Whether you call them cornmeal pancakes, hoecakes or Jen & Melissa cakes (I know, hilarious), these are delicious.
I first had these around 2003 at Paula Deen’s Lady & Sons restaurant in Savannah with my mom and grandmother. We all loved them and I had been wanting to make them ever since. But I never seemed to have cornmeal and buttermilk and the time to make them all at once — plus, Toby had no idea what a “hoecake” was, so he wasn’t really that excited about them.
Now, of course, he is a big fan. I think you will be, too. They really do work well plain as a savory pancake or with syrup as a sweet breakfast cake.

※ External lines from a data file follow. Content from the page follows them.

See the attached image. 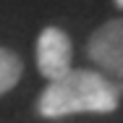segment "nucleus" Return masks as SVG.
Here are the masks:
<instances>
[{
    "label": "nucleus",
    "instance_id": "nucleus-1",
    "mask_svg": "<svg viewBox=\"0 0 123 123\" xmlns=\"http://www.w3.org/2000/svg\"><path fill=\"white\" fill-rule=\"evenodd\" d=\"M118 86L97 71H66L50 81L37 99V110L45 118H63L74 113H113L118 107Z\"/></svg>",
    "mask_w": 123,
    "mask_h": 123
},
{
    "label": "nucleus",
    "instance_id": "nucleus-2",
    "mask_svg": "<svg viewBox=\"0 0 123 123\" xmlns=\"http://www.w3.org/2000/svg\"><path fill=\"white\" fill-rule=\"evenodd\" d=\"M86 52L94 66L123 81V18L105 21L92 34Z\"/></svg>",
    "mask_w": 123,
    "mask_h": 123
},
{
    "label": "nucleus",
    "instance_id": "nucleus-3",
    "mask_svg": "<svg viewBox=\"0 0 123 123\" xmlns=\"http://www.w3.org/2000/svg\"><path fill=\"white\" fill-rule=\"evenodd\" d=\"M37 71L47 81L71 71V39L58 26H47L37 39Z\"/></svg>",
    "mask_w": 123,
    "mask_h": 123
},
{
    "label": "nucleus",
    "instance_id": "nucleus-4",
    "mask_svg": "<svg viewBox=\"0 0 123 123\" xmlns=\"http://www.w3.org/2000/svg\"><path fill=\"white\" fill-rule=\"evenodd\" d=\"M21 71H24L21 58H18L13 50L0 47V97H3V94H8V92L18 84Z\"/></svg>",
    "mask_w": 123,
    "mask_h": 123
},
{
    "label": "nucleus",
    "instance_id": "nucleus-5",
    "mask_svg": "<svg viewBox=\"0 0 123 123\" xmlns=\"http://www.w3.org/2000/svg\"><path fill=\"white\" fill-rule=\"evenodd\" d=\"M115 5H118V8H123V0H115Z\"/></svg>",
    "mask_w": 123,
    "mask_h": 123
}]
</instances>
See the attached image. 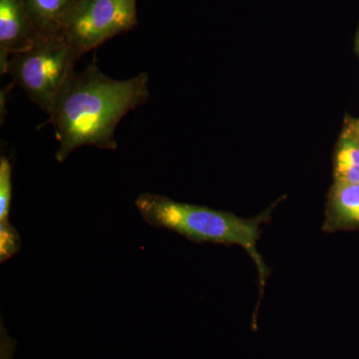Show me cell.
<instances>
[{"label": "cell", "instance_id": "8992f818", "mask_svg": "<svg viewBox=\"0 0 359 359\" xmlns=\"http://www.w3.org/2000/svg\"><path fill=\"white\" fill-rule=\"evenodd\" d=\"M323 230L359 231V184L334 182L327 195Z\"/></svg>", "mask_w": 359, "mask_h": 359}, {"label": "cell", "instance_id": "52a82bcc", "mask_svg": "<svg viewBox=\"0 0 359 359\" xmlns=\"http://www.w3.org/2000/svg\"><path fill=\"white\" fill-rule=\"evenodd\" d=\"M334 178L337 183L359 184V137L349 126L335 148Z\"/></svg>", "mask_w": 359, "mask_h": 359}, {"label": "cell", "instance_id": "6da1fadb", "mask_svg": "<svg viewBox=\"0 0 359 359\" xmlns=\"http://www.w3.org/2000/svg\"><path fill=\"white\" fill-rule=\"evenodd\" d=\"M146 72L129 79L111 78L95 63L73 73L49 113L58 142L55 158L65 162L77 149L116 150V130L129 112L150 98Z\"/></svg>", "mask_w": 359, "mask_h": 359}, {"label": "cell", "instance_id": "7a4b0ae2", "mask_svg": "<svg viewBox=\"0 0 359 359\" xmlns=\"http://www.w3.org/2000/svg\"><path fill=\"white\" fill-rule=\"evenodd\" d=\"M135 205L144 221L155 228L166 229L195 243L238 245L252 257L259 273L263 294L269 269L257 250L262 226L269 223L273 205L255 218L244 219L230 212L205 205L178 202L157 194L143 193Z\"/></svg>", "mask_w": 359, "mask_h": 359}, {"label": "cell", "instance_id": "30bf717a", "mask_svg": "<svg viewBox=\"0 0 359 359\" xmlns=\"http://www.w3.org/2000/svg\"><path fill=\"white\" fill-rule=\"evenodd\" d=\"M21 249V240L20 233L9 219L0 221V262L7 261Z\"/></svg>", "mask_w": 359, "mask_h": 359}, {"label": "cell", "instance_id": "5b68a950", "mask_svg": "<svg viewBox=\"0 0 359 359\" xmlns=\"http://www.w3.org/2000/svg\"><path fill=\"white\" fill-rule=\"evenodd\" d=\"M40 36L25 0H0V73L11 54L25 50Z\"/></svg>", "mask_w": 359, "mask_h": 359}, {"label": "cell", "instance_id": "277c9868", "mask_svg": "<svg viewBox=\"0 0 359 359\" xmlns=\"http://www.w3.org/2000/svg\"><path fill=\"white\" fill-rule=\"evenodd\" d=\"M137 23L136 0H71L58 35L82 56Z\"/></svg>", "mask_w": 359, "mask_h": 359}, {"label": "cell", "instance_id": "3957f363", "mask_svg": "<svg viewBox=\"0 0 359 359\" xmlns=\"http://www.w3.org/2000/svg\"><path fill=\"white\" fill-rule=\"evenodd\" d=\"M80 57L60 35H40L29 48L9 56L6 74L32 103L49 114Z\"/></svg>", "mask_w": 359, "mask_h": 359}, {"label": "cell", "instance_id": "9c48e42d", "mask_svg": "<svg viewBox=\"0 0 359 359\" xmlns=\"http://www.w3.org/2000/svg\"><path fill=\"white\" fill-rule=\"evenodd\" d=\"M13 191V164L6 156H1L0 158V221L9 219Z\"/></svg>", "mask_w": 359, "mask_h": 359}, {"label": "cell", "instance_id": "7c38bea8", "mask_svg": "<svg viewBox=\"0 0 359 359\" xmlns=\"http://www.w3.org/2000/svg\"><path fill=\"white\" fill-rule=\"evenodd\" d=\"M358 47H359V35H358Z\"/></svg>", "mask_w": 359, "mask_h": 359}, {"label": "cell", "instance_id": "ba28073f", "mask_svg": "<svg viewBox=\"0 0 359 359\" xmlns=\"http://www.w3.org/2000/svg\"><path fill=\"white\" fill-rule=\"evenodd\" d=\"M33 25L41 36L58 35L71 0H25Z\"/></svg>", "mask_w": 359, "mask_h": 359}, {"label": "cell", "instance_id": "8fae6325", "mask_svg": "<svg viewBox=\"0 0 359 359\" xmlns=\"http://www.w3.org/2000/svg\"><path fill=\"white\" fill-rule=\"evenodd\" d=\"M348 126L351 127V128L353 129L359 137V119L353 120V121L349 123Z\"/></svg>", "mask_w": 359, "mask_h": 359}]
</instances>
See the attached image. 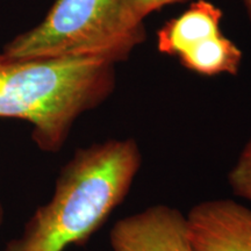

You are supposed to fry these in butter or oil. I used butter, but I didn’t want to go overboard. The cakes above are the first I put in, so you can see a lot of butter in there. As that got used up, I added about a tablespoon or so more at a time (for 3-5 hoecakes). Also in the above photo, you may be able to tell how the edges are firming up a bit. That is when it is time to turn them over with a spatula. They should lift off the pan pretty easily, so if you are having trouble getting the spatula under the cake it’s likely they aren’t ready yet.
Nice and browned. Mmmm.
It’s a good idea to drain them a little on a paper towel after cooking, even if you didn’t go overboard with the oil or butter. Then pour on the syrup!
Hoecakes (from The Lady & Sons Savannah Country Cookbook)
1 cup self-rising flour
1 cup self-rising cornmeal*
1 tablespoon sugar
3/4 cup buttermilk
1/3 cup plus 1 tablespoon water
1/4 cup vegetable oil or bacon grease
Oil or butter for frying (I used butter)
Mix all the ingredients (except the frying oil/butter) together well. Heat oil or butter in a skillet over medium heat**. Drop mixture by spoonfuls into the hot skillet, using about 2 tablespoons of batter per hoecake.
When batter starts to look dry at the edges, flip the hoecake over and brown on the other side. Drain hoecakes on paper towels, then serve with butter for dinner or with maple syrup for breakfast.
Leftover batter keeps in the fridge for up to 2 days.
*I didn’t have self-rising cornmeal, so I put 1 1/2 tablespoons of baking powder in a measuring cup, then filled it to the 1 cup mark with cornmeal.
**My oven might be a little hotter than normal, because the butter starts to burn on medium. So I did it a on the low side of medium.